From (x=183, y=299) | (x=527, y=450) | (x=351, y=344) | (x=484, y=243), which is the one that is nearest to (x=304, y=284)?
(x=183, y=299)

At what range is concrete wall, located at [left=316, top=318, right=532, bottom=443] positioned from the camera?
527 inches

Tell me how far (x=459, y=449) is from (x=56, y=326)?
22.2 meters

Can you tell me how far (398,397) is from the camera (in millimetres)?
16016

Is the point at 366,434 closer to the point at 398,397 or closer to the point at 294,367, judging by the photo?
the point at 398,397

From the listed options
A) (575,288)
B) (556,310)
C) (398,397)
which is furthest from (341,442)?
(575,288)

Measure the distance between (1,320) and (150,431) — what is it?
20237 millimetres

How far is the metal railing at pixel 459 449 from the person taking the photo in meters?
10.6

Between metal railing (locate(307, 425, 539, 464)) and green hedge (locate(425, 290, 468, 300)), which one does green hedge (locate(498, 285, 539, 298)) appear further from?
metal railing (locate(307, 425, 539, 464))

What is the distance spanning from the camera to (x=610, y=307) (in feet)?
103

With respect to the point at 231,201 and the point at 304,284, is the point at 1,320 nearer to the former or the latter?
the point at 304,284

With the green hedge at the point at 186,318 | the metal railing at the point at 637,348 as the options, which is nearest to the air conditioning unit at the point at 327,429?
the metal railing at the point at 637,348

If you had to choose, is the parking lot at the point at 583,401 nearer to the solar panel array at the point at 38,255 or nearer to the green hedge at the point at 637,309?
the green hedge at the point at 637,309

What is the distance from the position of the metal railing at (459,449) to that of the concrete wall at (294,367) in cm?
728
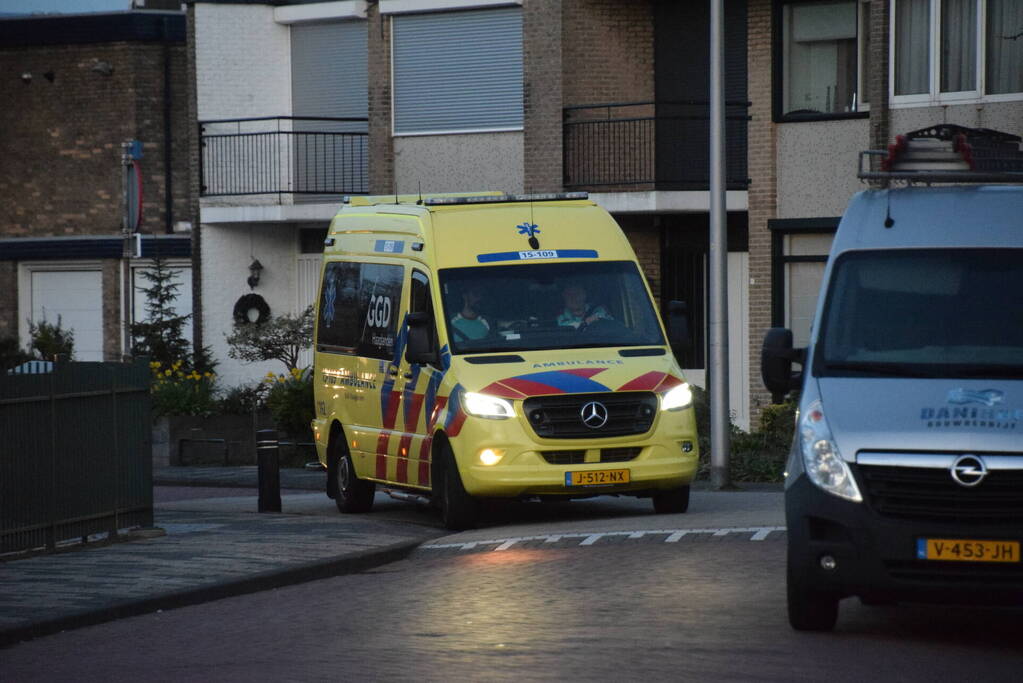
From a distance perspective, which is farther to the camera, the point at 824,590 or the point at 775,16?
the point at 775,16

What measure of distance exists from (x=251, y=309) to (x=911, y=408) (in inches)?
947

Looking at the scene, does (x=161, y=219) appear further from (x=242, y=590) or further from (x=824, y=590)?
(x=824, y=590)

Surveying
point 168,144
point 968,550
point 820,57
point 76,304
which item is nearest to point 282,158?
point 168,144

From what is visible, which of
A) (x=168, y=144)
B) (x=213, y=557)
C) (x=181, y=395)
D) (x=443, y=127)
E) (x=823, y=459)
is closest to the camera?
(x=823, y=459)

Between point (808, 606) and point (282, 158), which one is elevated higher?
point (282, 158)

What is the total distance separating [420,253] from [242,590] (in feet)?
15.7

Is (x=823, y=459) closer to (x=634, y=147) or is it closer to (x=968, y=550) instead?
(x=968, y=550)

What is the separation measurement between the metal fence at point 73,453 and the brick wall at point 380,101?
1560 centimetres

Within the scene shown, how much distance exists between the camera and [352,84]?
31.8m

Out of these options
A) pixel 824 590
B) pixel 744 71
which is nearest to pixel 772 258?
pixel 744 71

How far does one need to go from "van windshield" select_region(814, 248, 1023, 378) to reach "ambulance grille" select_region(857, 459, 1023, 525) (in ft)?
2.45

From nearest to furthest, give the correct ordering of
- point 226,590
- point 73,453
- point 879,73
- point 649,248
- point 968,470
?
point 968,470 < point 226,590 < point 73,453 < point 879,73 < point 649,248

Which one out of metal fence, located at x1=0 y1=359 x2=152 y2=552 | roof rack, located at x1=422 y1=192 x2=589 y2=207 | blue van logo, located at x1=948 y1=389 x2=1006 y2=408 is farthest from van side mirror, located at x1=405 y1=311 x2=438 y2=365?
blue van logo, located at x1=948 y1=389 x2=1006 y2=408

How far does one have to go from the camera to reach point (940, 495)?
29.7ft
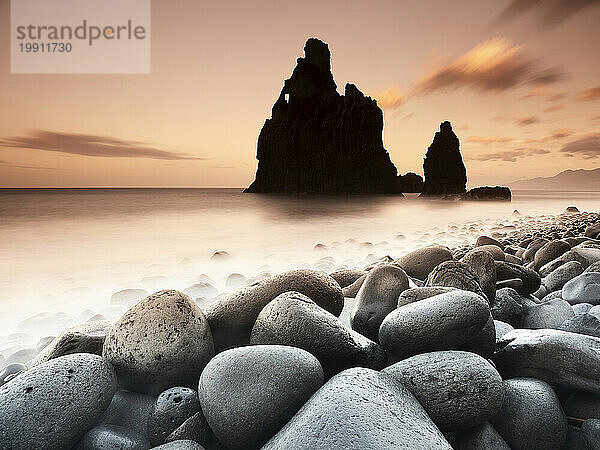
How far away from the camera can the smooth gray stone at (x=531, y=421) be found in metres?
1.34

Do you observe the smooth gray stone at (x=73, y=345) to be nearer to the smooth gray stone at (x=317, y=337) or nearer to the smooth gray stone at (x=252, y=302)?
the smooth gray stone at (x=252, y=302)

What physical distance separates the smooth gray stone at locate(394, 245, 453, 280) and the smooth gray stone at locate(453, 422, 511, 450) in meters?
2.07

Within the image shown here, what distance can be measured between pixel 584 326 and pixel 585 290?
835mm

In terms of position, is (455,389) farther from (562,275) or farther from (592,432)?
(562,275)

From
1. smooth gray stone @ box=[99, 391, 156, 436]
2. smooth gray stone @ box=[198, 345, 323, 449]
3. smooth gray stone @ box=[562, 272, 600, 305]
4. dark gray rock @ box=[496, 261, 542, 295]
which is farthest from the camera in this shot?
dark gray rock @ box=[496, 261, 542, 295]

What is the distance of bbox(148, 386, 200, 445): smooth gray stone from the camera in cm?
142

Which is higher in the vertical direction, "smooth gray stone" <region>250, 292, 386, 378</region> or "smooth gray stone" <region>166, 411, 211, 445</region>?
"smooth gray stone" <region>250, 292, 386, 378</region>

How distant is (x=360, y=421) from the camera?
43.5 inches

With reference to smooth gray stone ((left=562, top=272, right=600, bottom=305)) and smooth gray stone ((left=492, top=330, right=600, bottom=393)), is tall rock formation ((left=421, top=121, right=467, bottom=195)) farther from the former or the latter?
smooth gray stone ((left=492, top=330, right=600, bottom=393))

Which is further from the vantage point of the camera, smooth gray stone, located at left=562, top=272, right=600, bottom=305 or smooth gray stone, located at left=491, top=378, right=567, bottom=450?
smooth gray stone, located at left=562, top=272, right=600, bottom=305

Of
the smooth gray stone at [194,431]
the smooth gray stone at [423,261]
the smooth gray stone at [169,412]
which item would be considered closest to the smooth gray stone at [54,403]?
the smooth gray stone at [169,412]

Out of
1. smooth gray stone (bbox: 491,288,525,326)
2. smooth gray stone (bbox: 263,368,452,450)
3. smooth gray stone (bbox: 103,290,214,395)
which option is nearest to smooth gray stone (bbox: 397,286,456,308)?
smooth gray stone (bbox: 491,288,525,326)

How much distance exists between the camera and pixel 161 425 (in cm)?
142

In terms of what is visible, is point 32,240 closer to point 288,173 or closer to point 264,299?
point 264,299
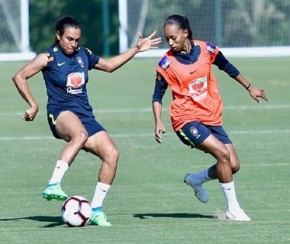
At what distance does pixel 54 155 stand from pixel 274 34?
20031 millimetres

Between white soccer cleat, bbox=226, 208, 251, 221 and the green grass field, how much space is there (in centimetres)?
12

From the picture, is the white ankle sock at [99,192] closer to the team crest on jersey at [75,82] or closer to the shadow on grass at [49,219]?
the shadow on grass at [49,219]

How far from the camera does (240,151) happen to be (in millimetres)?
17609

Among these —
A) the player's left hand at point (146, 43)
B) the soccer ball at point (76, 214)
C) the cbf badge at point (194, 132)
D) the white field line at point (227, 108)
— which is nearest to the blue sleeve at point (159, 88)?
the player's left hand at point (146, 43)

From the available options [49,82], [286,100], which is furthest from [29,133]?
[49,82]

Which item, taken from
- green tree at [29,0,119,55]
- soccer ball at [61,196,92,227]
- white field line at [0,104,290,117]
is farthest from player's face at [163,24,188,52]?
green tree at [29,0,119,55]

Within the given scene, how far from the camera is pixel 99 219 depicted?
417 inches

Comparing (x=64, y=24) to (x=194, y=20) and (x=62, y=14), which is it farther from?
(x=62, y=14)

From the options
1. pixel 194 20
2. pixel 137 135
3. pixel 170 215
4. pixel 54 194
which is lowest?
pixel 194 20

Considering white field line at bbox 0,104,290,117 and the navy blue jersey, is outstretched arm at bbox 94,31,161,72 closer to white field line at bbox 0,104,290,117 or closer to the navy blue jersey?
the navy blue jersey

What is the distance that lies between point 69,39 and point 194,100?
1336 millimetres

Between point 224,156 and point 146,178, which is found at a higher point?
point 224,156

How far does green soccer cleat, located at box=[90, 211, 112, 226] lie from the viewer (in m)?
10.6

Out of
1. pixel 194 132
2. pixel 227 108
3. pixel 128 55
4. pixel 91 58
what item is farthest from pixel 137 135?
pixel 194 132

### TASK
Return the listing above word for word, with the pictures removed.

### EXERCISE RESULT
From (x=183, y=299) | (x=527, y=450) | (x=351, y=344) | (x=484, y=243), which is the one that is nearest to (x=304, y=284)?
(x=183, y=299)

At what range is concrete wall, located at [left=316, top=318, right=532, bottom=443] positioned from the camera?
527 inches

Tell me how far (x=459, y=449) is from (x=56, y=326)?
22.2 meters

Can you tell me how far (398,397) is from the camera (in millimetres)?
16016

Is the point at 366,434 closer to the point at 398,397 or closer to the point at 294,367, judging by the photo?
the point at 398,397

From the listed options
A) (575,288)
B) (556,310)
C) (398,397)
which is furthest from (341,442)?
(575,288)

Measure the distance between (1,320) and (150,431) — what is it?
20237 millimetres

How far is the metal railing at pixel 459 449 from the person taking the photo in meters?
10.6

Between metal railing (locate(307, 425, 539, 464)) and green hedge (locate(425, 290, 468, 300)), which one does green hedge (locate(498, 285, 539, 298)) appear further from?
metal railing (locate(307, 425, 539, 464))

What is the distance spanning from the camera to (x=610, y=307) (in feet)?
103

With respect to the point at 231,201 and the point at 304,284, is the point at 1,320 nearer to the former or the latter?
the point at 304,284

With the green hedge at the point at 186,318 | the metal railing at the point at 637,348 as the options, which is nearest to the air conditioning unit at the point at 327,429?
the metal railing at the point at 637,348

If you had to choose, is the parking lot at the point at 583,401 nearer to the solar panel array at the point at 38,255 or nearer to the green hedge at the point at 637,309?
the green hedge at the point at 637,309

What is the distance from the position of the metal railing at (459,449) to that of the concrete wall at (294,367) in cm?
728
From a distance perspective, which is farther to the camera, the point at 824,590 or the point at 775,16?
the point at 775,16

What measure of distance exists from (x=251, y=309) to (x=911, y=408) (in inches)?
947

Looking at the scene, does (x=161, y=219) appear further from (x=242, y=590) or further from (x=824, y=590)?
(x=824, y=590)

Surveying
point 168,144
point 968,550
point 820,57
point 76,304
which item is nearest to point 282,158?
point 168,144

From what is visible, which of
A) (x=168, y=144)
B) (x=213, y=557)
C) (x=181, y=395)
D) (x=443, y=127)
E) (x=823, y=459)
is closest to the camera?
(x=823, y=459)

Between point (808, 606) and point (282, 158), which one is elevated higher?
point (282, 158)

What is the total distance separating [420,253] from [242,590] (in feet)?
15.7

Is (x=823, y=459) closer to (x=634, y=147) or is it closer to (x=968, y=550) instead?
(x=968, y=550)

What is the separation measurement between the metal fence at point 73,453 and the brick wall at point 380,101?
1560 centimetres

Within the scene shown, how much distance exists between the camera and [352,84]?
31.8m

Out of these options
A) pixel 824 590
B) pixel 744 71
which is nearest to pixel 772 258?
pixel 744 71

How far does one need to go from "van windshield" select_region(814, 248, 1023, 378) to reach "ambulance grille" select_region(857, 459, 1023, 525) (in ft)?
2.45

From nearest to furthest, give the correct ordering of
- point 226,590
- point 73,453
- point 879,73
- point 649,248
- point 968,470
?
point 968,470 < point 226,590 < point 73,453 < point 879,73 < point 649,248

Which one out of metal fence, located at x1=0 y1=359 x2=152 y2=552 | roof rack, located at x1=422 y1=192 x2=589 y2=207 | blue van logo, located at x1=948 y1=389 x2=1006 y2=408 is farthest from van side mirror, located at x1=405 y1=311 x2=438 y2=365?
blue van logo, located at x1=948 y1=389 x2=1006 y2=408

How far does one have to go from the camera to reach point (940, 495)?
29.7ft
How far away from the camera can the smooth gray stone at (x=531, y=421) be found in metres?
1.34

Do you observe the smooth gray stone at (x=73, y=345) to be nearer to the smooth gray stone at (x=317, y=337) or nearer to the smooth gray stone at (x=252, y=302)?
the smooth gray stone at (x=252, y=302)

What physical distance separates the smooth gray stone at locate(394, 245, 453, 280) and the smooth gray stone at locate(453, 422, 511, 450) in meters?
2.07

Within the image shown here, what distance can be measured between pixel 584 326 and pixel 585 290?
835mm

In terms of position, is (455,389) farther from (562,275) or farther from (592,432)?
(562,275)

From
1. smooth gray stone @ box=[99, 391, 156, 436]
2. smooth gray stone @ box=[198, 345, 323, 449]
3. smooth gray stone @ box=[562, 272, 600, 305]
4. dark gray rock @ box=[496, 261, 542, 295]
which is farthest from the camera in this shot?
dark gray rock @ box=[496, 261, 542, 295]

What is the distance of bbox(148, 386, 200, 445): smooth gray stone from the camera in cm?
142

Which is higher in the vertical direction, "smooth gray stone" <region>250, 292, 386, 378</region> or "smooth gray stone" <region>166, 411, 211, 445</region>?
"smooth gray stone" <region>250, 292, 386, 378</region>

How distant is (x=360, y=421) from the camera?
43.5 inches

With reference to smooth gray stone ((left=562, top=272, right=600, bottom=305)) and smooth gray stone ((left=492, top=330, right=600, bottom=393)), is tall rock formation ((left=421, top=121, right=467, bottom=195)) farther from the former or the latter?
smooth gray stone ((left=492, top=330, right=600, bottom=393))

Which is further from the vantage point of the camera, smooth gray stone, located at left=562, top=272, right=600, bottom=305 or smooth gray stone, located at left=491, top=378, right=567, bottom=450?
smooth gray stone, located at left=562, top=272, right=600, bottom=305

Of
the smooth gray stone at [194,431]
the smooth gray stone at [423,261]
the smooth gray stone at [169,412]
which item would be considered closest to the smooth gray stone at [54,403]?
the smooth gray stone at [169,412]

Out of
1. smooth gray stone (bbox: 491,288,525,326)
2. smooth gray stone (bbox: 263,368,452,450)
3. smooth gray stone (bbox: 103,290,214,395)
which option is nearest to smooth gray stone (bbox: 397,286,456,308)?
smooth gray stone (bbox: 491,288,525,326)

How much distance exists between the camera and pixel 161 425 (in cm)?
142

In terms of what is visible, is point 32,240 closer to point 288,173 or closer to point 264,299?
point 264,299
At what distance does pixel 54 155 stand from pixel 274 34?
20031 millimetres

Between white soccer cleat, bbox=226, 208, 251, 221 and the green grass field, how much space is there (in centimetres)?
12

From the picture, is the white ankle sock at [99,192] closer to the team crest on jersey at [75,82] or closer to the shadow on grass at [49,219]?
the shadow on grass at [49,219]

How far from the camera does (240,151) happen to be (in millimetres)?
17609

Among these —
A) the player's left hand at point (146, 43)
B) the soccer ball at point (76, 214)
C) the cbf badge at point (194, 132)
D) the white field line at point (227, 108)
— which is nearest to the blue sleeve at point (159, 88)?
the player's left hand at point (146, 43)

From the available options [49,82], [286,100], which is furthest from [29,133]?
[49,82]

Which item, taken from
- green tree at [29,0,119,55]
- soccer ball at [61,196,92,227]
- white field line at [0,104,290,117]
is farthest from player's face at [163,24,188,52]?
green tree at [29,0,119,55]

Within the given scene, how far from the camera is pixel 99 219 depicted?
417 inches

Comparing (x=64, y=24) to (x=194, y=20) and (x=62, y=14), which is it farther from?
(x=62, y=14)

From the options
1. pixel 194 20
2. pixel 137 135
3. pixel 170 215
4. pixel 54 194
which is lowest?
pixel 194 20

Considering white field line at bbox 0,104,290,117 and the navy blue jersey, is outstretched arm at bbox 94,31,161,72 closer to white field line at bbox 0,104,290,117 or closer to the navy blue jersey?
the navy blue jersey

What is the distance that lies between point 69,39 and point 194,100?
1336 millimetres

Between point 224,156 and point 146,178, which is found at a higher point?
point 224,156

How far does green soccer cleat, located at box=[90, 211, 112, 226] lie from the viewer (in m)?
10.6

Out of
1. pixel 194 132
2. pixel 227 108
3. pixel 128 55
4. pixel 91 58
what item is farthest from pixel 137 135?
pixel 194 132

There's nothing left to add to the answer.